Dwyer, who also coached Bristol, said: “A concise description is that it’s all about possession and playing the ball at the tackle. It removes the kicking from defensive areas that is a big part of rugby union. In attack, you play the ruck and maul, recycle the pass and have greater urgency. The one minute shot clock stops the ball being played ad infinitum.
“We have played schoolboy games and the school players took about 15 seconds to work out the game and the spectators worked it out in about 30 seconds.
“It’s definitely a shot in the arm for both codes. Two sports that are very strong and very close to one another and this is a chance to play on a level playing field.”
The former coach, who led Australia to a 12-6 win over England at Twickenham in the 1991 final, said that although there would be financial incentives on offer to attract big names, the chance to prove themselves against the other code would be the greatest lure.

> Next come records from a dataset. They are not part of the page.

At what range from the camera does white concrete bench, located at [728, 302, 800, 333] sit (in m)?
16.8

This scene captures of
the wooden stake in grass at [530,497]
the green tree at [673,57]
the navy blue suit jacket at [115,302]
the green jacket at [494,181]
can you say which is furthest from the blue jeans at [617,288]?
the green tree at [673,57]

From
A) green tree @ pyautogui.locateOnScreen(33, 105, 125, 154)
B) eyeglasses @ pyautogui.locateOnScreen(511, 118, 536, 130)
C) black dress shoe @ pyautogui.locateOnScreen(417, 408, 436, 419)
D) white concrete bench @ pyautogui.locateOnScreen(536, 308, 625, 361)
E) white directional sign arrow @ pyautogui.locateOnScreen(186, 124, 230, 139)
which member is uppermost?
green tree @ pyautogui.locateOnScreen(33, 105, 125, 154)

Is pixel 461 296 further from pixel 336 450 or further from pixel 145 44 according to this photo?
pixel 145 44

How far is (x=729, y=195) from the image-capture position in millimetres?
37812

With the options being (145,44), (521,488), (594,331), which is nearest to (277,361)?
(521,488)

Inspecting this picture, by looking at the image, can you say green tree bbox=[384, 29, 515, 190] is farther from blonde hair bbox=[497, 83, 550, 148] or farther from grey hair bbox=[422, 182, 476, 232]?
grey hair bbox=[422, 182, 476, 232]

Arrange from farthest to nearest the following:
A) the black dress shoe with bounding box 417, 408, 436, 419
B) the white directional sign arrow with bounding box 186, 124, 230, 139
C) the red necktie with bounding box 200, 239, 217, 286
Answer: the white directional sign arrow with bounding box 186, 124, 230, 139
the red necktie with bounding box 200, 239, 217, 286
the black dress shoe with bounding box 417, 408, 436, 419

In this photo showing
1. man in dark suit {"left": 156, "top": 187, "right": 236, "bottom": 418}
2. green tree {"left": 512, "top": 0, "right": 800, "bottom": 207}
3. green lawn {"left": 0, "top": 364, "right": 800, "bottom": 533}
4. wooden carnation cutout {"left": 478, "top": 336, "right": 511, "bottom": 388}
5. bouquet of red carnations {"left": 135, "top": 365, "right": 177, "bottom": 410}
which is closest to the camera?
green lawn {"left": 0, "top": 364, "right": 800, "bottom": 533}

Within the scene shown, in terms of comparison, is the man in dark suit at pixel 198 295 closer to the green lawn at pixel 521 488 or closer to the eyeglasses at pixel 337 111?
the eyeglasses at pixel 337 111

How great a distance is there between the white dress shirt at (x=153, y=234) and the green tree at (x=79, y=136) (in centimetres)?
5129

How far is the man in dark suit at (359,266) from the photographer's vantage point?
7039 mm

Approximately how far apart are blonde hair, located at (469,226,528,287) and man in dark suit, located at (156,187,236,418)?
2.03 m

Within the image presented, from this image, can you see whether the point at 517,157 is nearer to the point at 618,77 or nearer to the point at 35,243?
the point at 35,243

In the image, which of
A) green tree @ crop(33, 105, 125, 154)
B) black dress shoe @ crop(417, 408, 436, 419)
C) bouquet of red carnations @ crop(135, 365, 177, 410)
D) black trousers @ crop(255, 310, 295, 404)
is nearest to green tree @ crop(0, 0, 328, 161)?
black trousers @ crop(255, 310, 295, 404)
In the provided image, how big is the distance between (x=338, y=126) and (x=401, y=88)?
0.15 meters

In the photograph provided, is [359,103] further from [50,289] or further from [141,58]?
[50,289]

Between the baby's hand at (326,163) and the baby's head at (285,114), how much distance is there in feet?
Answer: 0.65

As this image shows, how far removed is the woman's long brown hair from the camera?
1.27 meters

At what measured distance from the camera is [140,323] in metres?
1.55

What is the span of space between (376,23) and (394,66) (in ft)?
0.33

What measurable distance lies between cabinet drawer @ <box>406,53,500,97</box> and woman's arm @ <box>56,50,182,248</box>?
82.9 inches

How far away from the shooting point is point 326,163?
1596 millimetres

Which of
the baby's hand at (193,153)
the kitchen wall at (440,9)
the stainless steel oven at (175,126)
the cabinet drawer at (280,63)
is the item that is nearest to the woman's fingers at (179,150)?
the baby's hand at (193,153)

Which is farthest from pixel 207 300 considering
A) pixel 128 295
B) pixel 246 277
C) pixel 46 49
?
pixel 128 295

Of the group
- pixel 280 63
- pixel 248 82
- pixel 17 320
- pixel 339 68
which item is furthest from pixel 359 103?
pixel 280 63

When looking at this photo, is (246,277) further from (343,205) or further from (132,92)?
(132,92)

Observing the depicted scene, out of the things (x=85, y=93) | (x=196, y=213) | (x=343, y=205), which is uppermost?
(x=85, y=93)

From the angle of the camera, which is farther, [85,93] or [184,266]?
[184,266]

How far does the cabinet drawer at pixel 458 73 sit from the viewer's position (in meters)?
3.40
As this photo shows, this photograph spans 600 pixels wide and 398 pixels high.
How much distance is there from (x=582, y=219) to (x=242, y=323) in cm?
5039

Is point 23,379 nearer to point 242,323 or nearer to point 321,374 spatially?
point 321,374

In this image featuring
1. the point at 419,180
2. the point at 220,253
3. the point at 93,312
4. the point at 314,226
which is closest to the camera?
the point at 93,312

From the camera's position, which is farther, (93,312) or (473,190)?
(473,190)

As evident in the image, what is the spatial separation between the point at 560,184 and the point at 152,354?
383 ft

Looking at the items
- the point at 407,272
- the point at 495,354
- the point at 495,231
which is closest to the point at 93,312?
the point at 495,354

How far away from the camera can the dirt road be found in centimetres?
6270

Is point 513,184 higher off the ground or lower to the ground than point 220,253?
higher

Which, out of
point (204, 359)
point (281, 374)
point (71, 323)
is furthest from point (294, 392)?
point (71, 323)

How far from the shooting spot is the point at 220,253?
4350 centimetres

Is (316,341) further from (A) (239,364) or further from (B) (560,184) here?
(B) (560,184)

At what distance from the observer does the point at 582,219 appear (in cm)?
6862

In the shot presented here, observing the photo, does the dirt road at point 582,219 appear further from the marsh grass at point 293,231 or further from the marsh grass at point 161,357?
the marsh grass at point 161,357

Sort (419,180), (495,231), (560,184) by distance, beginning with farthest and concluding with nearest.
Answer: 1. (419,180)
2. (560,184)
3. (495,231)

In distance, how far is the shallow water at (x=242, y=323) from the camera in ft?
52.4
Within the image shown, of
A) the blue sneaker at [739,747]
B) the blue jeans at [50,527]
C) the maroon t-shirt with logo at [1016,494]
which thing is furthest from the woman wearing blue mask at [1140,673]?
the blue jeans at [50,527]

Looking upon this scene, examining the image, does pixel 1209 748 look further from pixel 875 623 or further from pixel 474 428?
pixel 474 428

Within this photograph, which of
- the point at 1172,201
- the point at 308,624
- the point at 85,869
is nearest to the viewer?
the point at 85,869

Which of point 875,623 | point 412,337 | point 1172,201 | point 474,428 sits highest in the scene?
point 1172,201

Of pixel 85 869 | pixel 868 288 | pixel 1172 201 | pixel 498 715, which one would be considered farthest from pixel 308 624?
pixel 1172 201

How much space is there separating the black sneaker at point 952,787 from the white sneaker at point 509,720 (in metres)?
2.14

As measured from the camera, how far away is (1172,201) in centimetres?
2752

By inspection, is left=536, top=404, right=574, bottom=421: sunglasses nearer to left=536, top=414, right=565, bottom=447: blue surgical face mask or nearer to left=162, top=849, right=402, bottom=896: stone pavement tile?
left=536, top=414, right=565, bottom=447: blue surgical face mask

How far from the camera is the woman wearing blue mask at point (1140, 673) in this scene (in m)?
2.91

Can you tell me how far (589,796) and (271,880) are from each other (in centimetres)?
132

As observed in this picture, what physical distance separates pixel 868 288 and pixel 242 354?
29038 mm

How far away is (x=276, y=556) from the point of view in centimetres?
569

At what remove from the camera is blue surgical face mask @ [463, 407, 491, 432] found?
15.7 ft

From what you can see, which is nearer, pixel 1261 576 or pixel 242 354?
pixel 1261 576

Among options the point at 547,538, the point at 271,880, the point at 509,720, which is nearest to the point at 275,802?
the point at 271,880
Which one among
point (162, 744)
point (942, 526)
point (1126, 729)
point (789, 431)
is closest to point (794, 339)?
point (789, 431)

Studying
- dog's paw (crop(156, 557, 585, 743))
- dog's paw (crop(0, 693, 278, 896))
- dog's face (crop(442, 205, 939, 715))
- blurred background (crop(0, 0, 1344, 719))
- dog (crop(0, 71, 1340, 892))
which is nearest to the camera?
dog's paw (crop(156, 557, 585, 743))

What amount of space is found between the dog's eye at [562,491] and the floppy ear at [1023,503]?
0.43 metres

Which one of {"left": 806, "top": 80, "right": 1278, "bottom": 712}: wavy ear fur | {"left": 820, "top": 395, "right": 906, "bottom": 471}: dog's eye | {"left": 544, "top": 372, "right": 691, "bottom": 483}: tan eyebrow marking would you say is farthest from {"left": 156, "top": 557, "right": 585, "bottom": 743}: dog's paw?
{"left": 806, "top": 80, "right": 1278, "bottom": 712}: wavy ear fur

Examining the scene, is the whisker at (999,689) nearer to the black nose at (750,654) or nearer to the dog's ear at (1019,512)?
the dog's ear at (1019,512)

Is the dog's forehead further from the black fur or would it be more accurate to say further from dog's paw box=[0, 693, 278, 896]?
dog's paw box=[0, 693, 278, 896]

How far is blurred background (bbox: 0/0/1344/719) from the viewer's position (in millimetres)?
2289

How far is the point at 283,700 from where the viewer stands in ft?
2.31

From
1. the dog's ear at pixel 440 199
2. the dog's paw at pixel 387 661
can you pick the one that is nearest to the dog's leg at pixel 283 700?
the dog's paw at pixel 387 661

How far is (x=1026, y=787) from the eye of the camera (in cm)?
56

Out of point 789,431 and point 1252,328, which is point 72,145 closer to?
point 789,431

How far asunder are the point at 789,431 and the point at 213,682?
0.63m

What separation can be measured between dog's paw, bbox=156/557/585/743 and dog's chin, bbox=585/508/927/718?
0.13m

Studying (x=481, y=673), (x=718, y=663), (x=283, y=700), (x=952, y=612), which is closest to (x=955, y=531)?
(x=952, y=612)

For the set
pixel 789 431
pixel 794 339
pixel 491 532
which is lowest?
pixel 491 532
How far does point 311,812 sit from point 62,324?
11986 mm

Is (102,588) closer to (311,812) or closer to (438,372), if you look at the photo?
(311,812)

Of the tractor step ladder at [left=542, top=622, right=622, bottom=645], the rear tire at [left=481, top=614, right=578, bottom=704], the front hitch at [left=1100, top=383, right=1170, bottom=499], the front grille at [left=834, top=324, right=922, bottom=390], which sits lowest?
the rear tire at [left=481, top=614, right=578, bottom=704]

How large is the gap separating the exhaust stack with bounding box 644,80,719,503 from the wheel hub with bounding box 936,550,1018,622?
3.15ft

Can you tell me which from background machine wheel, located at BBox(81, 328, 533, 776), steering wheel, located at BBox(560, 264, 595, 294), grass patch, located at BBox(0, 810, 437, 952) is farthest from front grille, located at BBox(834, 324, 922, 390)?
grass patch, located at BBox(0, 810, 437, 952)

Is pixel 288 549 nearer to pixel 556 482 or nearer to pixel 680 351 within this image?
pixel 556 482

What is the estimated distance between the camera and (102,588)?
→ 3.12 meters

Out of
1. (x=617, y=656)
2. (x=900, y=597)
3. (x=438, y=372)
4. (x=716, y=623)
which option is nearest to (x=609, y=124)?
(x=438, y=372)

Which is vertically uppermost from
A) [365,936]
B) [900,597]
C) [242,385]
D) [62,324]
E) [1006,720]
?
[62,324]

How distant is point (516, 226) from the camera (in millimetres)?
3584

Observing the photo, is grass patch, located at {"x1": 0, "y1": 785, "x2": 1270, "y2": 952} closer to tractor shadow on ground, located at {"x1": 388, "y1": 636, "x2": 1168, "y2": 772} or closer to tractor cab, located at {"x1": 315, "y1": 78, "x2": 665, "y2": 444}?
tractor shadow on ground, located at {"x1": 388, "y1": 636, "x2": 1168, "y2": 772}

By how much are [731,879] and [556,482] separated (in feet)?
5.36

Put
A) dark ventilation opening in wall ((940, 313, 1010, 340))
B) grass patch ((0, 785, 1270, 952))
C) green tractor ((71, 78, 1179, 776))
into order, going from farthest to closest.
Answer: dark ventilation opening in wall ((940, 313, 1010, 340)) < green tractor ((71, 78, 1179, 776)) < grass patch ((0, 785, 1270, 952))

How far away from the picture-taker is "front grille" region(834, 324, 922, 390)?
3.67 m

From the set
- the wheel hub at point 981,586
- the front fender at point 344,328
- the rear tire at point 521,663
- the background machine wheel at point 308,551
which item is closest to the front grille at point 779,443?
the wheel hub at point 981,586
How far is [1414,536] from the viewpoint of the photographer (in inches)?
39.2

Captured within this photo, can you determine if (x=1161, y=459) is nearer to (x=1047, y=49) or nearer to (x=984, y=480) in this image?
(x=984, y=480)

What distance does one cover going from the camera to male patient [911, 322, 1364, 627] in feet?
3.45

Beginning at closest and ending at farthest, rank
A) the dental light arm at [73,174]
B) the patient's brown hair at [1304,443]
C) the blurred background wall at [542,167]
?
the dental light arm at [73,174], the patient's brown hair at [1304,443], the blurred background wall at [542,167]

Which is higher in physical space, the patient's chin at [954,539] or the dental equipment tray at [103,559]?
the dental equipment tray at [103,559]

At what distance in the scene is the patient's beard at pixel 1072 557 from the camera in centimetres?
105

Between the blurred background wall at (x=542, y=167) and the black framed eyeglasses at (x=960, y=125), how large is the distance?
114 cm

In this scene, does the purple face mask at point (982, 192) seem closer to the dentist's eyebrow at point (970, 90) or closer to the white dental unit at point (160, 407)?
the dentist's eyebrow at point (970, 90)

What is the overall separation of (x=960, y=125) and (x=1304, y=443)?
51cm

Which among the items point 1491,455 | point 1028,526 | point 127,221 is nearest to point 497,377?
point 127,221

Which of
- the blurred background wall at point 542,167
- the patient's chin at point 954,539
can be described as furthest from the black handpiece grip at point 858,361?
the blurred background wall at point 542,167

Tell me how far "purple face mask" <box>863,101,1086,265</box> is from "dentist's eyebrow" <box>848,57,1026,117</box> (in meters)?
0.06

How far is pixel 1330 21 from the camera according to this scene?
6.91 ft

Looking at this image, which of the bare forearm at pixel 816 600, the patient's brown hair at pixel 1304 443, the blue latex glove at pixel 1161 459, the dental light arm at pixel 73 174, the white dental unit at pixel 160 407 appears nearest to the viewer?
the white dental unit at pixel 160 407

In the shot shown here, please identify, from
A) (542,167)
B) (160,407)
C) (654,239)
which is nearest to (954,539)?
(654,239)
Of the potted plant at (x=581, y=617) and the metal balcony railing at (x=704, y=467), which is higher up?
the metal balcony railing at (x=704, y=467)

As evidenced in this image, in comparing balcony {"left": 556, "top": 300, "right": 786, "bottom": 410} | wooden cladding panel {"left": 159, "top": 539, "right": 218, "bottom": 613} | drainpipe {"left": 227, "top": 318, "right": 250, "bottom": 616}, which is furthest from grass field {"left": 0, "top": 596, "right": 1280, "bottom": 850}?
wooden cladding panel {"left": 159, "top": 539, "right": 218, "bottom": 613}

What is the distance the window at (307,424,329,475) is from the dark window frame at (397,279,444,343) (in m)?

“It’s not only the money – the money is the sealer I’m sure – but it is them saying ‘I want to see how good they are,’” he added
“In Australia, the league players always thought they were better because the union players didn’t get paid. The same thing probably existed here – English rugby league would think they were better players than rugby union and vice versa, and I think that’s terrific.
“The supporters think ‘our game is best otherwise I’d watch the other game.’ Everyone we speak to starts off ‘Hmm, interesting.’ In the space of the one conversation, they say ‘this has got real legs, this game.’”
Franks, now a businessman based in Sydney, believes the appeal to supporters of both codes would ensure even the largest stadia would be sold-out for a Hybrid match.
“England Rugby League versus England Rugby Union would be a once-in-a-century event,” he said.
“The codes are both football codes, they are not enemies. They’re not out there shooting each other.
“Every coach and player is looking for greatness. This will bring out that greatness. You will see the skills come out in the players.
“This game will fill stadiums in Europe or Australia. I am willing to punt that a game between rugby league and rugby union will fill any stadium.”
He added that room could be found in the calendar for at least one fixture a year in the same way that the Australian State of Origin rugby league series between Queensland and New South Wales and cricket’s Twenty20 Cup were accommodated into packed fixture lists.
Dwyer said that although negotiations were at an early stage, a match could be staged in this country as early as next year: “There’s no pressure because it’s interesting and it’s intriguing and a lot of people want to see it played.”